Man, she looks like Diana Krall.
anon 9:37 -- well, she is always playing rather vile characters. maybe that's it?
Nat - Her line delivery is SO monotone that there's something very sinister going on that's hard to define. (She infers more than the already hyped-up surface sexual tension at times!) But she's indeed incredibly good. I do wish she'd receive more acclaim overall though.
Nick - It often seems as if out of the Crash team DKU is the one who gets left out the most, when she deserves her share of the congratulations (everyone risked plenty on the film). I guess part of my MO with the Take 3 column - that seems to be more apparent with each week - is to, if poss., give a tip of the hat to certain underpraised perfs. I'd like to see more written on DKU in general though. Looking forward to your proposed Croney piece! And thank you for the kind words, too.

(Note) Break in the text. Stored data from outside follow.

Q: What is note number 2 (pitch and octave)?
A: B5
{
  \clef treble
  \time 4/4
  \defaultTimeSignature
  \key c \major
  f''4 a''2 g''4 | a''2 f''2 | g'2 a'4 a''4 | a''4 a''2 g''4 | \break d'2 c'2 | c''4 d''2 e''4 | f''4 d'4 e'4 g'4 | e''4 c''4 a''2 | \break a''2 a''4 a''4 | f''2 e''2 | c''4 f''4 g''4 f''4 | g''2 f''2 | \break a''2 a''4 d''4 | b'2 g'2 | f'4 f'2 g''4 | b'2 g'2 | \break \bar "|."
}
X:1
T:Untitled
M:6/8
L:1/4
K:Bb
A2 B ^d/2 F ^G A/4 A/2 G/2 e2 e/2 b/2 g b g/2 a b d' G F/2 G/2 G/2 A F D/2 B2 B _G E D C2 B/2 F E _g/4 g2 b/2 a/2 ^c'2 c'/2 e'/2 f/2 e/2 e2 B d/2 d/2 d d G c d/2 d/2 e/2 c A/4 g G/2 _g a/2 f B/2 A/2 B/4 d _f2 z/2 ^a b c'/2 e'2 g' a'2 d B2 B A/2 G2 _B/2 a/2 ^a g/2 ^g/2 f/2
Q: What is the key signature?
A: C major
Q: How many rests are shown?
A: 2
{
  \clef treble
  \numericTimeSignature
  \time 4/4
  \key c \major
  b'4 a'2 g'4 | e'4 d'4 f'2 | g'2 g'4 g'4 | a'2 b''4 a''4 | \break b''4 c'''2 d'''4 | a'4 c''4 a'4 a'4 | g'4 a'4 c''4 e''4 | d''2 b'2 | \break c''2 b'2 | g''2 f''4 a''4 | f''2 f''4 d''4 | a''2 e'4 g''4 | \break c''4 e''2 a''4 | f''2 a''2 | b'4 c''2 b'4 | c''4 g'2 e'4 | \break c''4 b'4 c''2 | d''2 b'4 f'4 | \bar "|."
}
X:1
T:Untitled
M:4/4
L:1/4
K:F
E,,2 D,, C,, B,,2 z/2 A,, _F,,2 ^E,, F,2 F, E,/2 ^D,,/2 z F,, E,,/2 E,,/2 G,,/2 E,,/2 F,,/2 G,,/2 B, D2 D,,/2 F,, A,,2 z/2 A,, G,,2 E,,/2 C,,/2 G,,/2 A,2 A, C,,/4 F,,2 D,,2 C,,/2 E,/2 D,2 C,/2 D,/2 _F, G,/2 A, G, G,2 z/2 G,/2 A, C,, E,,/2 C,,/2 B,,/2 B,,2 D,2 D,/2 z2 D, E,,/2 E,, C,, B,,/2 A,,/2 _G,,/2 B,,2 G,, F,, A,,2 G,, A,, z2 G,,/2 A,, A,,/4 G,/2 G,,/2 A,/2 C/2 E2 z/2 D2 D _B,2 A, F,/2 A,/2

Mirko - She was really splendid on the sidelines in Crash, but really integral to its structure and - for want of a better word - vibe. A lot of focus goes to the Crash men, but the women make it just as intriguing, if not more so, at times. Thanks for reading - glad you enjoyed it.
Having just watched Crash for the first time I was surprised to find myself thinking she gave the strongest performance of the film. Perhaps it was my interpretation of the film though that lent her performance as something brilliant (I didn't exactly take the film as based in "reality" - something her dreamy, almost unrealistic performance, enhanced).
Holly Hunter sure wasn't in it very much, was she?
Glenn - I think she's perfectly in tune with the off-kilter, uneasy tone Cronenberg opts for in Crash. I agree, the unreality of her perf. chimes with the film perfectly well; both things are so very, very wrong that they're so right. I like Elias Koteas a lot in the film too, but Unger gets top vote.